--- Listed entries ---
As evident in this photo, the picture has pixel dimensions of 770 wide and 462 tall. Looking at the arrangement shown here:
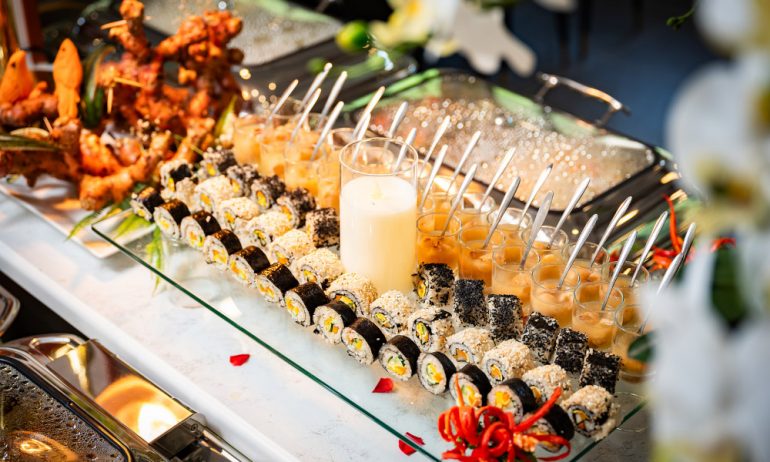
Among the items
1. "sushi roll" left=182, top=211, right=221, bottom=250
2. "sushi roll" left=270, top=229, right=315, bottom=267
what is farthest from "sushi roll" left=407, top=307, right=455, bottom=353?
"sushi roll" left=182, top=211, right=221, bottom=250

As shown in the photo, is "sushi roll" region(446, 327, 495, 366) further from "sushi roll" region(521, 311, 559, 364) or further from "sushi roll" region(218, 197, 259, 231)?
"sushi roll" region(218, 197, 259, 231)

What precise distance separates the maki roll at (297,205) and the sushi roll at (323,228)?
0.14 ft

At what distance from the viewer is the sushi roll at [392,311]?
5.44 ft

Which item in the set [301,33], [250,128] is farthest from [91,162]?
[301,33]

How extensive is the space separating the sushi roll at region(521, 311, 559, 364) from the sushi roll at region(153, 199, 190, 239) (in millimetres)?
869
---
**Work to complete:**
Render every line of the listing above as a numbered list, omitting blank lines and leaving out the picture.

**The solution:**
1. As evident in this photo, the picture has pixel dimensions of 770 wide and 462 tall. Looking at the arrangement shown here:
2. Among the items
3. 1. "sushi roll" left=182, top=211, right=221, bottom=250
4. 2. "sushi roll" left=270, top=229, right=315, bottom=267
5. what is farthest from "sushi roll" left=407, top=307, right=455, bottom=353?
6. "sushi roll" left=182, top=211, right=221, bottom=250
7. As shown in the photo, is "sushi roll" region(446, 327, 495, 366) further from "sushi roll" region(521, 311, 559, 364) or further from "sushi roll" region(218, 197, 259, 231)?
8. "sushi roll" region(218, 197, 259, 231)
9. What precise distance separates the maki roll at (297,205) and the sushi roll at (323,228)?
10. 0.14 ft
11. At what distance from the viewer is the sushi roll at [392,311]?
12. 5.44 ft
13. Which item in the set [301,33], [250,128] is farthest from [91,162]?
14. [301,33]
15. How extensive is the space separating the sushi roll at region(521, 311, 559, 364) from the sushi roll at region(153, 199, 190, 239) (in millimetres)?
16. 869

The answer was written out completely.